Para Neto, da Amcham, iniciativas como o acordo de salvaguardas tecnológicas (AST) para permitir o uso comercial do centro de lançamento de Alcântara, no Maranhão, podem render frutos. O acordo prevê que os Estados Unidos poderão lançar satélites e foguetes da base maranhense.

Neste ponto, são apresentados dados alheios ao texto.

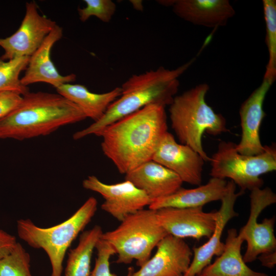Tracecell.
I'll return each instance as SVG.
<instances>
[{"instance_id": "ac0fdd59", "label": "cell", "mask_w": 276, "mask_h": 276, "mask_svg": "<svg viewBox=\"0 0 276 276\" xmlns=\"http://www.w3.org/2000/svg\"><path fill=\"white\" fill-rule=\"evenodd\" d=\"M171 7L180 18L210 28L225 26L235 14L227 0H174Z\"/></svg>"}, {"instance_id": "ba28073f", "label": "cell", "mask_w": 276, "mask_h": 276, "mask_svg": "<svg viewBox=\"0 0 276 276\" xmlns=\"http://www.w3.org/2000/svg\"><path fill=\"white\" fill-rule=\"evenodd\" d=\"M250 191L249 217L239 232L247 242L246 250L243 256L246 263L255 261L263 253L276 250L274 234L275 217L265 218L262 222H258L261 213L276 202V195L268 187L256 188Z\"/></svg>"}, {"instance_id": "e0dca14e", "label": "cell", "mask_w": 276, "mask_h": 276, "mask_svg": "<svg viewBox=\"0 0 276 276\" xmlns=\"http://www.w3.org/2000/svg\"><path fill=\"white\" fill-rule=\"evenodd\" d=\"M125 180L143 191L151 202L174 193L183 183L175 173L152 160L126 174Z\"/></svg>"}, {"instance_id": "8fae6325", "label": "cell", "mask_w": 276, "mask_h": 276, "mask_svg": "<svg viewBox=\"0 0 276 276\" xmlns=\"http://www.w3.org/2000/svg\"><path fill=\"white\" fill-rule=\"evenodd\" d=\"M156 211L158 220L167 233L183 239L209 238L215 227L218 212H205L202 207L165 208Z\"/></svg>"}, {"instance_id": "52a82bcc", "label": "cell", "mask_w": 276, "mask_h": 276, "mask_svg": "<svg viewBox=\"0 0 276 276\" xmlns=\"http://www.w3.org/2000/svg\"><path fill=\"white\" fill-rule=\"evenodd\" d=\"M236 146L232 142L220 141L211 158L210 175L230 178L243 192L261 188L263 181L260 176L276 170L275 146L266 145L262 153L246 155L239 153Z\"/></svg>"}, {"instance_id": "f546056e", "label": "cell", "mask_w": 276, "mask_h": 276, "mask_svg": "<svg viewBox=\"0 0 276 276\" xmlns=\"http://www.w3.org/2000/svg\"><path fill=\"white\" fill-rule=\"evenodd\" d=\"M259 259L262 266L268 268H272L276 264V250L267 252L260 255Z\"/></svg>"}, {"instance_id": "5bb4252c", "label": "cell", "mask_w": 276, "mask_h": 276, "mask_svg": "<svg viewBox=\"0 0 276 276\" xmlns=\"http://www.w3.org/2000/svg\"><path fill=\"white\" fill-rule=\"evenodd\" d=\"M236 185L232 180L227 182V191L220 200L221 206L215 227L209 240L203 245L193 248V258L190 265L183 276H196L211 263L214 256H219L223 251L224 243L221 242L223 229L227 222L233 218L237 217L234 206L238 197L244 192H236Z\"/></svg>"}, {"instance_id": "83f0119b", "label": "cell", "mask_w": 276, "mask_h": 276, "mask_svg": "<svg viewBox=\"0 0 276 276\" xmlns=\"http://www.w3.org/2000/svg\"><path fill=\"white\" fill-rule=\"evenodd\" d=\"M22 99V95L16 92L0 91V119L15 108Z\"/></svg>"}, {"instance_id": "ffe728a7", "label": "cell", "mask_w": 276, "mask_h": 276, "mask_svg": "<svg viewBox=\"0 0 276 276\" xmlns=\"http://www.w3.org/2000/svg\"><path fill=\"white\" fill-rule=\"evenodd\" d=\"M244 241L243 236L236 229H228L223 252L200 274L203 276H269L254 271L246 265L241 252Z\"/></svg>"}, {"instance_id": "2e32d148", "label": "cell", "mask_w": 276, "mask_h": 276, "mask_svg": "<svg viewBox=\"0 0 276 276\" xmlns=\"http://www.w3.org/2000/svg\"><path fill=\"white\" fill-rule=\"evenodd\" d=\"M63 35L62 28L57 25L45 37L37 50L30 57L21 84L28 86L37 82H44L57 88L60 85L74 81L76 75H60L51 58L52 48Z\"/></svg>"}, {"instance_id": "8992f818", "label": "cell", "mask_w": 276, "mask_h": 276, "mask_svg": "<svg viewBox=\"0 0 276 276\" xmlns=\"http://www.w3.org/2000/svg\"><path fill=\"white\" fill-rule=\"evenodd\" d=\"M167 235L158 220L156 211L144 209L126 217L116 229L103 233L101 238L114 248L117 263L129 264L135 260L141 267Z\"/></svg>"}, {"instance_id": "f1b7e54d", "label": "cell", "mask_w": 276, "mask_h": 276, "mask_svg": "<svg viewBox=\"0 0 276 276\" xmlns=\"http://www.w3.org/2000/svg\"><path fill=\"white\" fill-rule=\"evenodd\" d=\"M17 243L15 236L0 229V260L11 252Z\"/></svg>"}, {"instance_id": "7c38bea8", "label": "cell", "mask_w": 276, "mask_h": 276, "mask_svg": "<svg viewBox=\"0 0 276 276\" xmlns=\"http://www.w3.org/2000/svg\"><path fill=\"white\" fill-rule=\"evenodd\" d=\"M152 160L175 173L183 182L200 186L204 162L200 155L190 147L178 143L167 131Z\"/></svg>"}, {"instance_id": "d6986e66", "label": "cell", "mask_w": 276, "mask_h": 276, "mask_svg": "<svg viewBox=\"0 0 276 276\" xmlns=\"http://www.w3.org/2000/svg\"><path fill=\"white\" fill-rule=\"evenodd\" d=\"M227 189V181L212 177L204 185L193 189L182 187L174 193L152 201L149 209L157 211L165 208H189L203 207L212 201L221 200Z\"/></svg>"}, {"instance_id": "9a60e30c", "label": "cell", "mask_w": 276, "mask_h": 276, "mask_svg": "<svg viewBox=\"0 0 276 276\" xmlns=\"http://www.w3.org/2000/svg\"><path fill=\"white\" fill-rule=\"evenodd\" d=\"M274 82L263 78L262 82L241 105L239 114L241 127L240 142L236 144L240 154L254 155L265 150L260 138V128L266 116L263 103L266 95Z\"/></svg>"}, {"instance_id": "1f68e13d", "label": "cell", "mask_w": 276, "mask_h": 276, "mask_svg": "<svg viewBox=\"0 0 276 276\" xmlns=\"http://www.w3.org/2000/svg\"><path fill=\"white\" fill-rule=\"evenodd\" d=\"M196 276H203V275L201 274H198V275H197Z\"/></svg>"}, {"instance_id": "4dcf8cb0", "label": "cell", "mask_w": 276, "mask_h": 276, "mask_svg": "<svg viewBox=\"0 0 276 276\" xmlns=\"http://www.w3.org/2000/svg\"><path fill=\"white\" fill-rule=\"evenodd\" d=\"M133 8L137 11L143 10V2L142 1H130Z\"/></svg>"}, {"instance_id": "4fadbf2b", "label": "cell", "mask_w": 276, "mask_h": 276, "mask_svg": "<svg viewBox=\"0 0 276 276\" xmlns=\"http://www.w3.org/2000/svg\"><path fill=\"white\" fill-rule=\"evenodd\" d=\"M156 247L154 256L131 276H183L193 257L192 249L183 239L168 234Z\"/></svg>"}, {"instance_id": "d4e9b609", "label": "cell", "mask_w": 276, "mask_h": 276, "mask_svg": "<svg viewBox=\"0 0 276 276\" xmlns=\"http://www.w3.org/2000/svg\"><path fill=\"white\" fill-rule=\"evenodd\" d=\"M0 276H32L30 255L20 243L0 260Z\"/></svg>"}, {"instance_id": "3957f363", "label": "cell", "mask_w": 276, "mask_h": 276, "mask_svg": "<svg viewBox=\"0 0 276 276\" xmlns=\"http://www.w3.org/2000/svg\"><path fill=\"white\" fill-rule=\"evenodd\" d=\"M86 118L78 106L58 93L29 91L0 119V139L22 141L45 136Z\"/></svg>"}, {"instance_id": "44dd1931", "label": "cell", "mask_w": 276, "mask_h": 276, "mask_svg": "<svg viewBox=\"0 0 276 276\" xmlns=\"http://www.w3.org/2000/svg\"><path fill=\"white\" fill-rule=\"evenodd\" d=\"M57 93L78 106L86 118L94 122L100 120L110 105L121 95L120 87L102 94L90 91L79 84L65 83L56 88Z\"/></svg>"}, {"instance_id": "7402d4cb", "label": "cell", "mask_w": 276, "mask_h": 276, "mask_svg": "<svg viewBox=\"0 0 276 276\" xmlns=\"http://www.w3.org/2000/svg\"><path fill=\"white\" fill-rule=\"evenodd\" d=\"M103 233L98 225L82 232L78 245L68 253L64 276L89 275L93 253Z\"/></svg>"}, {"instance_id": "7a4b0ae2", "label": "cell", "mask_w": 276, "mask_h": 276, "mask_svg": "<svg viewBox=\"0 0 276 276\" xmlns=\"http://www.w3.org/2000/svg\"><path fill=\"white\" fill-rule=\"evenodd\" d=\"M194 61L192 59L173 70L161 66L132 75L120 87L121 96L110 105L103 116L75 132L73 139L80 140L91 134L98 136L107 126L146 106H169L178 90L179 78Z\"/></svg>"}, {"instance_id": "4316f807", "label": "cell", "mask_w": 276, "mask_h": 276, "mask_svg": "<svg viewBox=\"0 0 276 276\" xmlns=\"http://www.w3.org/2000/svg\"><path fill=\"white\" fill-rule=\"evenodd\" d=\"M95 249L97 251V256L94 268L89 276H116L110 270V258L116 254L112 246L101 237L96 244ZM133 271V268L129 267L126 276H131Z\"/></svg>"}, {"instance_id": "30bf717a", "label": "cell", "mask_w": 276, "mask_h": 276, "mask_svg": "<svg viewBox=\"0 0 276 276\" xmlns=\"http://www.w3.org/2000/svg\"><path fill=\"white\" fill-rule=\"evenodd\" d=\"M82 185L84 189L100 194L104 199L101 209L121 222L151 202L143 191L128 180L109 185L90 175L83 181Z\"/></svg>"}, {"instance_id": "6da1fadb", "label": "cell", "mask_w": 276, "mask_h": 276, "mask_svg": "<svg viewBox=\"0 0 276 276\" xmlns=\"http://www.w3.org/2000/svg\"><path fill=\"white\" fill-rule=\"evenodd\" d=\"M167 131L165 107L152 104L110 124L98 136L104 154L126 174L152 160Z\"/></svg>"}, {"instance_id": "5b68a950", "label": "cell", "mask_w": 276, "mask_h": 276, "mask_svg": "<svg viewBox=\"0 0 276 276\" xmlns=\"http://www.w3.org/2000/svg\"><path fill=\"white\" fill-rule=\"evenodd\" d=\"M97 205V199L90 197L68 219L50 227H40L28 219L18 220L17 234L30 246L45 251L51 264V276H61L67 249L90 222Z\"/></svg>"}, {"instance_id": "277c9868", "label": "cell", "mask_w": 276, "mask_h": 276, "mask_svg": "<svg viewBox=\"0 0 276 276\" xmlns=\"http://www.w3.org/2000/svg\"><path fill=\"white\" fill-rule=\"evenodd\" d=\"M209 90L206 83L199 84L176 96L169 109L171 127L180 143L192 148L205 162L211 158L202 147L203 134L217 135L228 131L224 117L205 101Z\"/></svg>"}, {"instance_id": "9c48e42d", "label": "cell", "mask_w": 276, "mask_h": 276, "mask_svg": "<svg viewBox=\"0 0 276 276\" xmlns=\"http://www.w3.org/2000/svg\"><path fill=\"white\" fill-rule=\"evenodd\" d=\"M56 25L55 21L39 13L35 2H27L25 15L19 28L10 36L0 38V47L4 50L0 58L8 61L30 57Z\"/></svg>"}, {"instance_id": "603a6c76", "label": "cell", "mask_w": 276, "mask_h": 276, "mask_svg": "<svg viewBox=\"0 0 276 276\" xmlns=\"http://www.w3.org/2000/svg\"><path fill=\"white\" fill-rule=\"evenodd\" d=\"M262 3L269 56L263 78L274 82L276 78V1L263 0Z\"/></svg>"}, {"instance_id": "484cf974", "label": "cell", "mask_w": 276, "mask_h": 276, "mask_svg": "<svg viewBox=\"0 0 276 276\" xmlns=\"http://www.w3.org/2000/svg\"><path fill=\"white\" fill-rule=\"evenodd\" d=\"M86 6L78 8L80 20L86 21L94 16L104 22H109L116 11V5L111 0H84Z\"/></svg>"}, {"instance_id": "cb8c5ba5", "label": "cell", "mask_w": 276, "mask_h": 276, "mask_svg": "<svg viewBox=\"0 0 276 276\" xmlns=\"http://www.w3.org/2000/svg\"><path fill=\"white\" fill-rule=\"evenodd\" d=\"M30 57L15 58L8 61L0 58V91H12L24 96L28 92V86L23 85L19 75L26 70Z\"/></svg>"}]
</instances>
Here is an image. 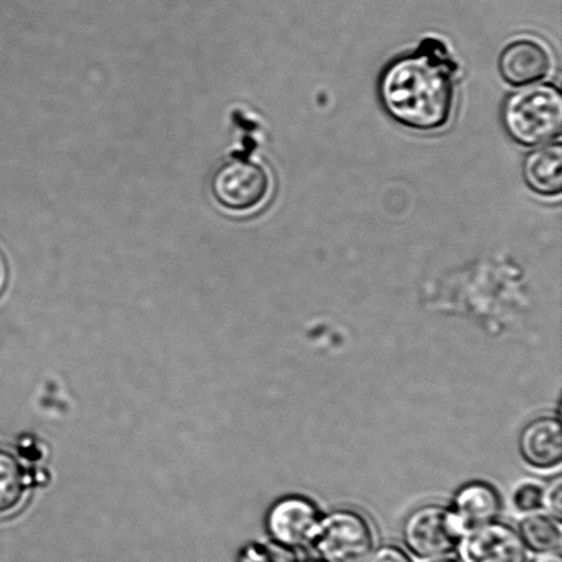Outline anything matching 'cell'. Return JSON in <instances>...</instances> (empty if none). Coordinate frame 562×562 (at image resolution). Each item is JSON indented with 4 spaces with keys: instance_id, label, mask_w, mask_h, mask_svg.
<instances>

Ao mesmo tempo, Trump exigiu que Bolsonaro abandonasse o tratamento especial que o Brasil recebia na Organização Mundial do Comércio (OMC) em troca de apoio à entrada do Brasil na Organização para a Cooperação e Desenvolvimento Econômico (OCDE), o "clube dos países ricos". Trump deixou o cargo e não alterou a recomendação.
"A relação com os EUA é desigual. Não somos parceiros prioritários, do ponto de vista comercial ou político. Somos como irmãos menores que têm que fazer mais concessões para se manter na agenda", diz Verônica, da BMJ.
Para ela, a sensação de negociação fracassada se atenua porque o status de economia em desenvolvimento que o Brasil detinha na OMC seria contestado em algum momento. Mas, neste caso, houve erro de cálculo de quando (e para quem) entregar essa regalia.
"A questão é que, com o governo Biden, tudo recomeça. Muito provavelmente serão exigidas novas concessões, desta vez sobre preservação do meio ambiente", afirma a analista.